[Begin INFORMATION GIVEN]

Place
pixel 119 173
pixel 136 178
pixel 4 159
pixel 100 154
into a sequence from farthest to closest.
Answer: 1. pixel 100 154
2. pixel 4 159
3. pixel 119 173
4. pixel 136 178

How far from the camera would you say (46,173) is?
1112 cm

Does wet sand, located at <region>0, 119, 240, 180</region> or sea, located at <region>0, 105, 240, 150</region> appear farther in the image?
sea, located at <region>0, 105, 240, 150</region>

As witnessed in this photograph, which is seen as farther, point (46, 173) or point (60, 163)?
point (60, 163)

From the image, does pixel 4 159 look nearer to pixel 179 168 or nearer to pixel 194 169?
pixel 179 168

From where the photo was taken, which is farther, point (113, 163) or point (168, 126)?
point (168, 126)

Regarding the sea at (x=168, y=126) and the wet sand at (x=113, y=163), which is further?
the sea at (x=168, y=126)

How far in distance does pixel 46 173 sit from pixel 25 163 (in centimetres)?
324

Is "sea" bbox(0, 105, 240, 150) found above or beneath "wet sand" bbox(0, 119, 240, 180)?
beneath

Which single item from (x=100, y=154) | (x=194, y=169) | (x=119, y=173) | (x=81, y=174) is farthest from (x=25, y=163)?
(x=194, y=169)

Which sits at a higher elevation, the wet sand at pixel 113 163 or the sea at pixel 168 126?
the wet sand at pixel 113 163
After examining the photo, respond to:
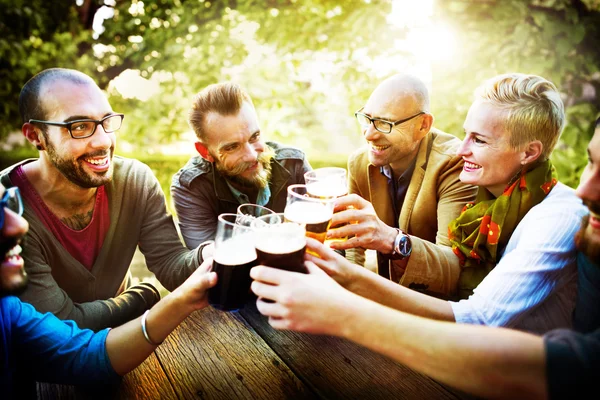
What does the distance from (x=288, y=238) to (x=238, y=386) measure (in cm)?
61

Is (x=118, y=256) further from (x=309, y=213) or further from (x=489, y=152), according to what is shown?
(x=489, y=152)

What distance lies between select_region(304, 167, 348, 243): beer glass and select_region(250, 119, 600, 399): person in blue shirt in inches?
21.5

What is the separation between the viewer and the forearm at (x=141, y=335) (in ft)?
4.87

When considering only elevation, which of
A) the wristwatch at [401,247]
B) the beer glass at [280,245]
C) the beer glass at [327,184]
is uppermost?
the beer glass at [327,184]

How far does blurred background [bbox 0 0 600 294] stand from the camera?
4.02m

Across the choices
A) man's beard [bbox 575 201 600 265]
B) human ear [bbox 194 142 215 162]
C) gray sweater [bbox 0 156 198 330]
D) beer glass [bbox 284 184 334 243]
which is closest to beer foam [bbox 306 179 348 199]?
beer glass [bbox 284 184 334 243]

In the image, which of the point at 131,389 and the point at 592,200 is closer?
the point at 592,200

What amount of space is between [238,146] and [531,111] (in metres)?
1.81

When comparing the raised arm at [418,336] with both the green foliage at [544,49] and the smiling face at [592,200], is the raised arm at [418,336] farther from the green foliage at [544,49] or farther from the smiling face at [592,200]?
the green foliage at [544,49]

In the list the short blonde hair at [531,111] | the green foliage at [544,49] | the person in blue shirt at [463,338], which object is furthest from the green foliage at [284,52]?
the person in blue shirt at [463,338]

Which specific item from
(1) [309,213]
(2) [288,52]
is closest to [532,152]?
(1) [309,213]

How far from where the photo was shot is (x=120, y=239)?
7.98 feet

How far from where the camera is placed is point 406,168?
3076 millimetres

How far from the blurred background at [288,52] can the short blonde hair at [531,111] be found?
7.69 feet
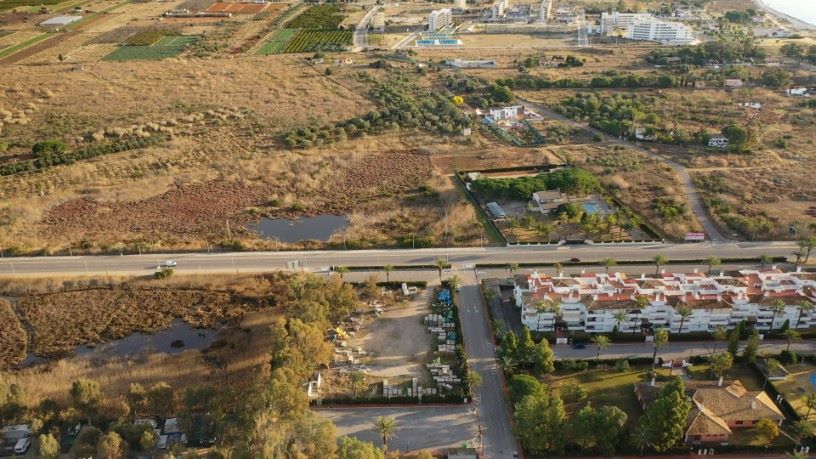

[End INFORMATION GIVEN]

**EXERCISE GOAL:** Count the lines in the listing above that contain the word "beneath". Reply with the number alone.

**THE ANSWER:** 2